Wie Alexia Putellas nun erfolgreichste Torschützin des FC Barcelona in der Champions League: Aitana Bonmatí war auch gegen Lyon Schlüsselspielerin. (Foto: David Ramos/Getty Images)

In einem Team, das noch dazu internationale Größen wie Caroline Graham Hansen oder die englischen Europameisterinnen Lucy Bronze und Keira Walsh versammelt, stechen die beiden heraus. Die aktuelle Erfolgsära des Klubs ist fest mit ihnen verbunden, wie einst bei den Männern mit Xavi und Iniesta. Putellas wurde 2022 zu Europas und zur Weltfußballerin des Jahres gewählt sowie mit dem prestigeträchtigen Ballon d'Or ausgezeichnet. 2023 war Bonmatí die Beste Europas und der Welt, die den goldenen Ball überreicht bekam und in dem Jahr bis auf den nationalen Pokaltitel alles gewann. Beide sind nun mit 22 Toren Barças erfolgreichste Torschützinnen in der Königsklasse. Putellas demonstrierte nach einer Knie-OP im Dezember und ihrem Comeback im März ihre Stärke. Und Bonmatí zeigte gegen Lyon wieder einmal, wie technisch stark und wie schwer sie vom Ball zu trennen ist. Für die 35 000 Culés unter der Final-Rekordkulisse von 50 827 Zuschauern war das Balsam, auch angesichts der schwierigen Saison der Männer.

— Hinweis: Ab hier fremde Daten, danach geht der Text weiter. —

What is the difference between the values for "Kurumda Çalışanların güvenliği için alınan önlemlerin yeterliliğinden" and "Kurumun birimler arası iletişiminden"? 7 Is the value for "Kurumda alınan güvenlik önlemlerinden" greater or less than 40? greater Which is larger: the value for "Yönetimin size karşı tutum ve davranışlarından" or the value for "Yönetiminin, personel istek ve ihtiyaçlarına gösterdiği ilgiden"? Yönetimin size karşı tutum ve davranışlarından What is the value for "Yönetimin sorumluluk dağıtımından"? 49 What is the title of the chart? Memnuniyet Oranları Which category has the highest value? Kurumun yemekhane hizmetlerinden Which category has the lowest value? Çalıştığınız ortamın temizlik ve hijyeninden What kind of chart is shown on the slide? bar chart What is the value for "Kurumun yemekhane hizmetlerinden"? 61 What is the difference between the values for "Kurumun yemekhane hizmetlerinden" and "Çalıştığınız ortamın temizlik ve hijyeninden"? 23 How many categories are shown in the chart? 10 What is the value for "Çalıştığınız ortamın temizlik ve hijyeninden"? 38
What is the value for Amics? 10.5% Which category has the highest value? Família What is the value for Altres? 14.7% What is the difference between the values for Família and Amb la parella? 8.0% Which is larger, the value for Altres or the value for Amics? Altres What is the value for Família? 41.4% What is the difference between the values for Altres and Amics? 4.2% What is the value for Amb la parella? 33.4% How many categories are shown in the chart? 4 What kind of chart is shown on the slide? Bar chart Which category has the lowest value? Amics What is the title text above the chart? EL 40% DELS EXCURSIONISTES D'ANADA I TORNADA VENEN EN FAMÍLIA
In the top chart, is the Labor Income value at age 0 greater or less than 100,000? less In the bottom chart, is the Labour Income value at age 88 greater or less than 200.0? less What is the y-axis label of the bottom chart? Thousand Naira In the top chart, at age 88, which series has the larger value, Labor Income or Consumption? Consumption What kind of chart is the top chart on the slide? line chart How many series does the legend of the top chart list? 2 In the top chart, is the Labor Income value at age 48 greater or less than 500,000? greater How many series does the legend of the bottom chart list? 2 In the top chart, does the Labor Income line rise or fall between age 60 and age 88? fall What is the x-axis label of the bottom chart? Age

"Wir waren überlegen, wir haben besseren Fußball gespielt, wir haben mehr Tore geschossen", bilanzierte Trainer Jonatan Giráldez. "Welches Erbe Barça hinterlässt, wird man über die Jahre mit mehr Perspektive betrachten können. Jetzt geht's nur darum, es zu genießen." Die Perspektive des 32 Jahre alten Erfolgscoachs wird sich schon bald verändern. Seit Dezember ist bekannt, dass Giráldez weiterzieht: in die USA zu Washington Spirit. Sein Nachfolger wird Pere Romeu, der bereits zum Trainerstab gehört. Damit setzt Barça sein bisheriges Schema fort, auch Giráldez war von 2019 bis 2021 zunächst Assistent von Lluís Cortés gewesen.

Dem Team steht also ein kleiner Umbruch bevor. Alexia Putellas aber bleibt. Die Woche des Champions-League-Triumphes begann damit, dass sie ihre Vertragsverlängerung bekannt gab - um dann gemeinsam mit dem FC Barcelona Titel Nummer 30 zu gewinnen.